__Extract provided__.
---
language:
- en
license: apache-2.0
base_model: Qwen/Qwen3.5-0.8B-Base
datasets:
- PursuitOfDataScience/0.5M-thinking
tags:
- qwen3.5
- chain-of-thought
- reasoning
- math
- sft
pipeline_tag: text-generation
---

# Qwen3.5-0.8B-thinking

A **Chain-of-Thought fine-tuned** version of [Qwen/Qwen3.5-0.8B-Base](https://huggingface.co/Qwen/Qwen3.5-0.8B-Base),
trained to reason step-by-step using `<think>` tags before producing a final answer.

---

## Model Details

| Attribute | Value |
|---|---|
| **Base model** | [Qwen/Qwen3.5-0.8B-Base](https://huggingface.co/Qwen/Qwen3.5-0.8B-Base) |
| **Architecture** | Qwen3_5ForCausalLM (hybrid linear / full attention) |
| **Parameters** | ~0.8B |
| **Context window** | 4096 tokens |
| **Hidden size** | 1024 |
| **Layers** | 24 |
| **Attention heads** | 8 (2 KV heads) |
| **Vocabulary** | 248,320 tokens |
| **Precision** | bfloat16 |

---

## Training Details

### Data
Fine-tuned on [PursuitOfDataScience/0.5M-thinking](https://huggingface.co/datasets/PursuitOfDataScience/0.5M-thinking),
a dataset of ~500K examples with structured chain-of-thought reasoning wrapped in `<think>` / `</think>` tags
followed by a clean final answer.

(Brief descriptive captions)
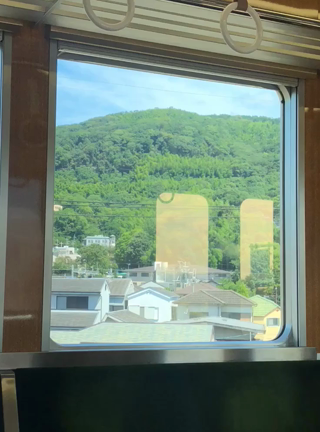 神様の集ってたお山‧˚₊*̥‧˚₊*̥の記事動画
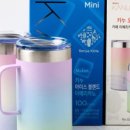 오로라핑크 이미지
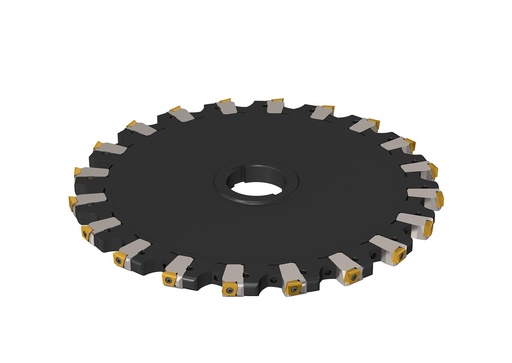 335.25-315.1317XL.50-20L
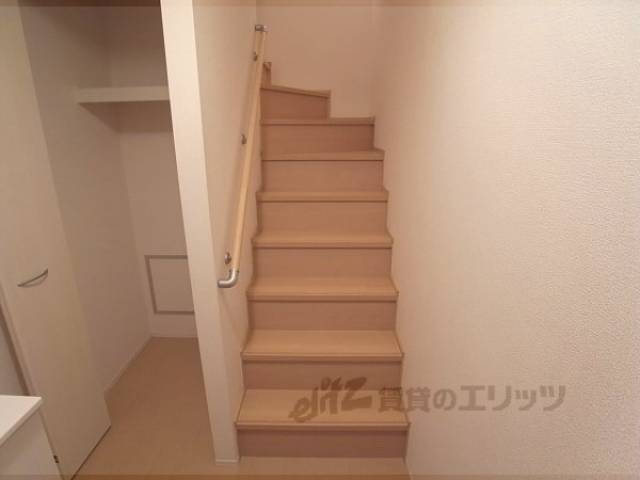 階段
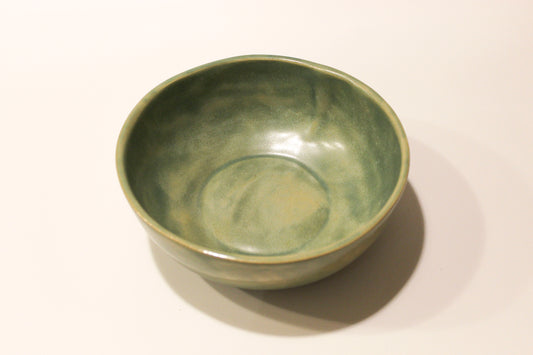"Everything" Bowls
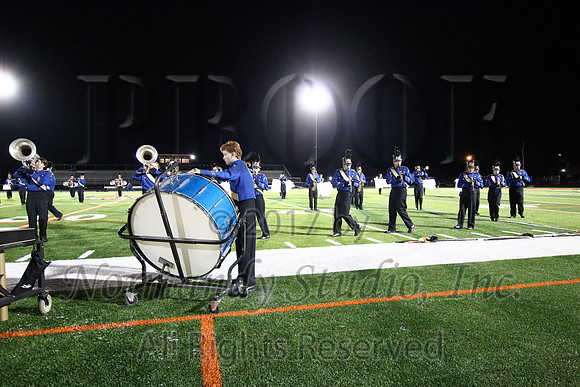 CHS_25_mb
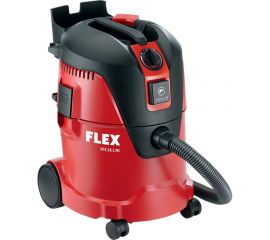 Профессиональный пылесос FLEX VCE 26 L MC, 25 л, класс L 405426 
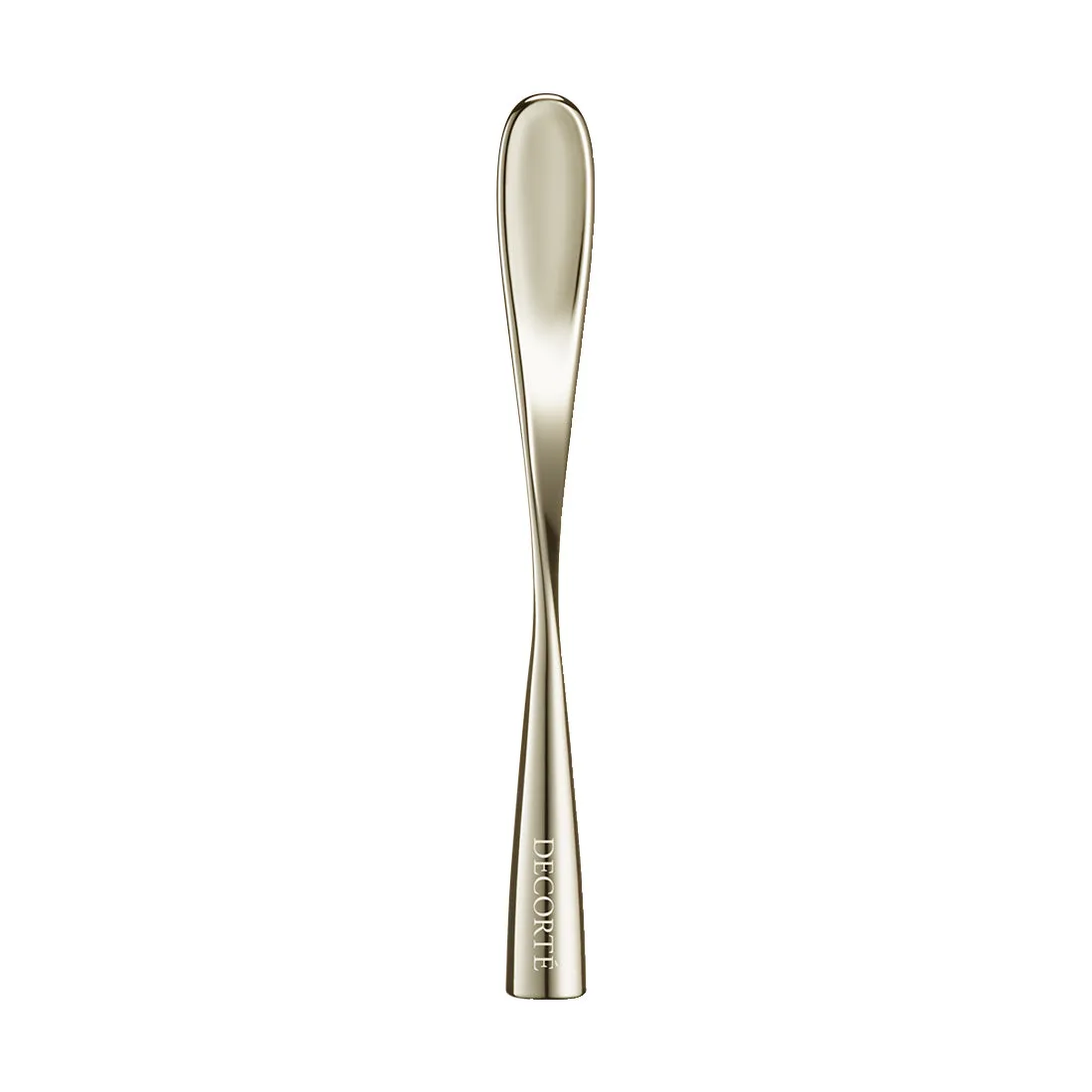 DECORT??| AQ Absolute Treatment Awakening Protective Day Cream SPF15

__Requirement 1__. Reproduce the part of the model card that begins at the words "## Training Details" and stops after "clean final answer.".
__Requirement 2__. According to the model card, how many tokens does the context window hold?
Rely only on the model card for what comes next.

__Your response 1__.
## Training Details

### Data
Fine-tuned on [PursuitOfDataScience/0.5M-thinking](https://huggingface.co/datasets/PursuitOfDataScience/0.5M-thinking),
a dataset of ~500K examples with structured chain-of-thought reasoning wrapped in `<think>` / `</think>` tags
followed by a clean final answer.

__Your response 2__. 4096 tokens.